Dual Immunoistochemical Analysis for MYC and p63 Distinguishes Prognostic Subgroups in Adenoid Cystic Carcinoma

Background: Adenoid cystic carcinoma (ACC) is a rare carcinoma affecting salivary glands and other anatomical sites, including the tracheobronchial tree. Recently, ACCs have been classified into two molecular subtypes through proteogenomic analysis. ACC-I tumors are characterized by MYC hyperactivation and worse prognosis, while ACC-II subgroup is associated with hyperexpression of TP63 and receptor tyrosine kinase (RTKs) genes and by a more indolent clinical course. Previous evidence suggests that immunohistochemistry (IHC) for c-Myc and p63 is sufficient to stratify ACCs of the salivary glands into ACC-I and ACC-II subtypes. Aim of the study: The aim of the present study was to evaluate c-Myc and p63 expression through IHC in ACCs of the lung, which have not been considered in previous studies, and of the salivary glands, in order to determine if the expression of these two markers correlates with histopathological characteristics of the tumors and with prognosis. Materials and methods: We considered 52 cases of ACC, 29 of the salivary glands (SG-ACCs) and 23 of the tracheobronchial tree (TB-ACCs).
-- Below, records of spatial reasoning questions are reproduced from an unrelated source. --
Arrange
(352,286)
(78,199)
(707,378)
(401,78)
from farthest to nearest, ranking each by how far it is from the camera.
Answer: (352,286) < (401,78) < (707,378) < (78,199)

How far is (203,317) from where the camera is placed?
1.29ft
Formalin-fixed paraffin-embedded (FFPE) tissue samples together with all available hematoxylin and eosin (HE) stained sections and IHC slides were retrieved from the archives of our Institution; complete clinical information was obtained. For each case we performed IHC for c-Myc and p63. We then evaluated the correlation between the expression of these two markers and clinical and pathological variables, such as tumor growth pattern, overall survival (OS) and disease-free survival (DFS). Results: We found that c-Myc was overexpressed in 15 cases (28.85%), 12 SG-ACCs and 3 TB-ACCs, with a significantly higher proportion in tumors of the salivary glands with c-Myc positivity. In our series, c-Myc and p63 expression were negatively correlated. Low p63 expression and c-Myc positivity were correlated with the presence of solid growth pattern. Moreover, solid growth pattern and c-Myc overexpression were significantly associated with reduced OS. Conclusions: The presence of solid growth pattern and the positivity of c-Myc evaluated through IHC in ACCs of the salivary glands and the tracheobronchial tree can provide prognostic information and could help optimize treatment strategies.